What to produce
Please reproduce every one of the entries below word for word.

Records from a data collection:
START

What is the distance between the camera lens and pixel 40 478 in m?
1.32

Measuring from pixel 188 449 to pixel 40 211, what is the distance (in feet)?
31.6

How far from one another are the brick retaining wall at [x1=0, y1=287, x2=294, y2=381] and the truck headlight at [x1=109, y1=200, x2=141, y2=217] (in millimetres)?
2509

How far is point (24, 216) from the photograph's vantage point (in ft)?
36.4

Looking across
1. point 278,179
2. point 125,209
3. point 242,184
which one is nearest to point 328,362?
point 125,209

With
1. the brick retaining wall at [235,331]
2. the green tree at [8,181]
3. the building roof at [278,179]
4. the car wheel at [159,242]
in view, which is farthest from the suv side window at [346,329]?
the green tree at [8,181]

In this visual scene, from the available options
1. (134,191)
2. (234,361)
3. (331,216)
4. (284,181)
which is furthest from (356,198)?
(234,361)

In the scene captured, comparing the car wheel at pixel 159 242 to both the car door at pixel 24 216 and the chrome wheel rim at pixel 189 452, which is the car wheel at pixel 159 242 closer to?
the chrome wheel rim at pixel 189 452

END

Worked solution
What is the distance between the camera lens and pixel 40 478 in m?
1.32

Measuring from pixel 188 449 to pixel 40 211, what is the distance (in feet)?
31.6

How far from one another are the brick retaining wall at [x1=0, y1=287, x2=294, y2=381] and the truck headlight at [x1=109, y1=200, x2=141, y2=217] (in millimetres)?
2509

How far is point (24, 216) from the photograph's vantage point (in ft)?
36.4

Looking across
1. point 278,179
2. point 125,209
3. point 242,184
which one is nearest to point 328,362?
point 125,209

With
1. the brick retaining wall at [235,331]
2. the green tree at [8,181]
3. the building roof at [278,179]
4. the car wheel at [159,242]
in view, which is farthest from the suv side window at [346,329]?
the green tree at [8,181]

In this visual scene, from the available options
1. (134,191)
2. (234,361)
3. (331,216)
4. (284,181)
which is furthest from (356,198)?
(234,361)

In the scene captured, comparing the car wheel at pixel 159 242 to both the car door at pixel 24 216 and the chrome wheel rim at pixel 189 452, which is the car wheel at pixel 159 242 closer to?
the chrome wheel rim at pixel 189 452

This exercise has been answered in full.